To conclude this epic review, I will tell of 3 more bonuses of this restaurant.
1) It has western toilets. If you’re out and about and you need a poo - wait ‘till dinner time.
2) It’s within walking distance from lots of bars and clubs.
3) It’s ALWAYS very busy so you will have to wait for a table. Why is this a bonus, you ask? Well because while you wait you can drink unlimited free wine! Western wine to boot! FREE! So if you’re waiting for about an hour (which is to be expected) you can literally get wasted… FOR FREE. In fact I will go all the way and recommend that you go at about 6pm on a saturday to really make the most of this fantastic opportunity.
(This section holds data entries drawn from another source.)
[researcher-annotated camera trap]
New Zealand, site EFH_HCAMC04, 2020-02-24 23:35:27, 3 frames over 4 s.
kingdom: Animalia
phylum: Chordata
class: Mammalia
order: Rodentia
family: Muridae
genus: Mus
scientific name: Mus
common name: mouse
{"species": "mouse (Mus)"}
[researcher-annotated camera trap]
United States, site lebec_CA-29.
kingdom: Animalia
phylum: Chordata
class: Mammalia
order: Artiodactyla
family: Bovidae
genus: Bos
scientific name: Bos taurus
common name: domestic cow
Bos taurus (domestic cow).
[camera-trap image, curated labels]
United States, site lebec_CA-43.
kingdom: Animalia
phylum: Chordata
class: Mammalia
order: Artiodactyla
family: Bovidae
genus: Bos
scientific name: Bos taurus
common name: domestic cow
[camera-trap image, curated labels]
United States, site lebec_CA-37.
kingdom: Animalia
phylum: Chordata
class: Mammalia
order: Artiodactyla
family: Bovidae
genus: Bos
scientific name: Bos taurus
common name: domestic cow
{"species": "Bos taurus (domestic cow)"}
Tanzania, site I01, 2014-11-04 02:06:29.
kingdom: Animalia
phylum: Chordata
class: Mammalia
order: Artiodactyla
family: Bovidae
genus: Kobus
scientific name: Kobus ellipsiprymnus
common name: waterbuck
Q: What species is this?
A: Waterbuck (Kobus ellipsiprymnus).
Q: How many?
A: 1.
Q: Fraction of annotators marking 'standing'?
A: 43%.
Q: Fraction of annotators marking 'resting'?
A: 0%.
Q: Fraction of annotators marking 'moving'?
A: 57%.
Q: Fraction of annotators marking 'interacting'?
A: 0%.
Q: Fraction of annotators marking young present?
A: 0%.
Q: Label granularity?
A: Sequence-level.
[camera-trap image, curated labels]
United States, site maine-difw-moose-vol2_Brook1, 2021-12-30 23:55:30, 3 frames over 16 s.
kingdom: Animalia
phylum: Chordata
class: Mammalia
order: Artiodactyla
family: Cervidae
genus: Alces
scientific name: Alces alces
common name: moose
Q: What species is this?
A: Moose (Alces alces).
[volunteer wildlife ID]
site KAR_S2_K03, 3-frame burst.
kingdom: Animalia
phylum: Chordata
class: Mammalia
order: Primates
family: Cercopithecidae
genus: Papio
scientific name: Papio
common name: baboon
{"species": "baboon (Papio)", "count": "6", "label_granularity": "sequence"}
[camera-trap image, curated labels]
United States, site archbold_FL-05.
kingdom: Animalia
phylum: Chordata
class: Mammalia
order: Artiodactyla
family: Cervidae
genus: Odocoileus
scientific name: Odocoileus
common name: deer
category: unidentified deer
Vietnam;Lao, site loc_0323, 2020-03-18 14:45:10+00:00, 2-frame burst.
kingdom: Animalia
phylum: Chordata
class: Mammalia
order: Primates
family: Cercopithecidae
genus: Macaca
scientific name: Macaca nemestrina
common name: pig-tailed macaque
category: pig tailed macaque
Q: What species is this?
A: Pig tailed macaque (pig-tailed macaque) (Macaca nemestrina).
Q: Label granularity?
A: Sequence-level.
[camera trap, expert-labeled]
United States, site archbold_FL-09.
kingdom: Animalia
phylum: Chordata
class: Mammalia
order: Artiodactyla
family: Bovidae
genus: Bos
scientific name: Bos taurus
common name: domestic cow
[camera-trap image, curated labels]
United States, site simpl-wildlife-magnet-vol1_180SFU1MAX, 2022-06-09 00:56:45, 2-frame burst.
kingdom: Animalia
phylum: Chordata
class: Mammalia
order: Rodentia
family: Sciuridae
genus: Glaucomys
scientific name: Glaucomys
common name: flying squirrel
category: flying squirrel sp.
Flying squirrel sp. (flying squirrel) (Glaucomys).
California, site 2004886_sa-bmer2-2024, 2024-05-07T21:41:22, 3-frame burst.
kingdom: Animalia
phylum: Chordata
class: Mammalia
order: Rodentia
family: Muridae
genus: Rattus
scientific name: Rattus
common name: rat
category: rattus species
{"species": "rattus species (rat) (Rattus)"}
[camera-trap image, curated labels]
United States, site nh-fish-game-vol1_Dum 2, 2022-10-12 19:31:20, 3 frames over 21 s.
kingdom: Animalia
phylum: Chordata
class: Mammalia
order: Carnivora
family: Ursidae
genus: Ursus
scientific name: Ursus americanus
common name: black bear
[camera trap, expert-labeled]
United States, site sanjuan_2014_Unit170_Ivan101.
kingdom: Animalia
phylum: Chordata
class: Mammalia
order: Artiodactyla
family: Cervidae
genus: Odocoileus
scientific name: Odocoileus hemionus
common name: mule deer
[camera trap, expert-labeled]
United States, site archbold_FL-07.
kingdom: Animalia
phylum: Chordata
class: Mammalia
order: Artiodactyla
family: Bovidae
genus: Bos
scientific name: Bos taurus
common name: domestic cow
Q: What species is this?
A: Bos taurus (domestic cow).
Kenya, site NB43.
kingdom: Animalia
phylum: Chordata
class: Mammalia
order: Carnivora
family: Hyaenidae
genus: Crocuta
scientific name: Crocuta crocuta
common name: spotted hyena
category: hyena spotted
You could even factor this in to plans for a big night out - eat somewhere else first and then turn up here and take a number… after about 45 minutes of quaffing just aggressively (but in a distinctly restrained, even polite, way) say you can’t be bothered to wait any longer and then head off to a superclub. I must urge you not to do this too often though as we don’t want to abuse the system to the point that they only offer tea or something. I reckon this is what happened with the puddings - some American probably trundled in hopping from table to table just as the plates were being cleared, big spoon in chubby-hand.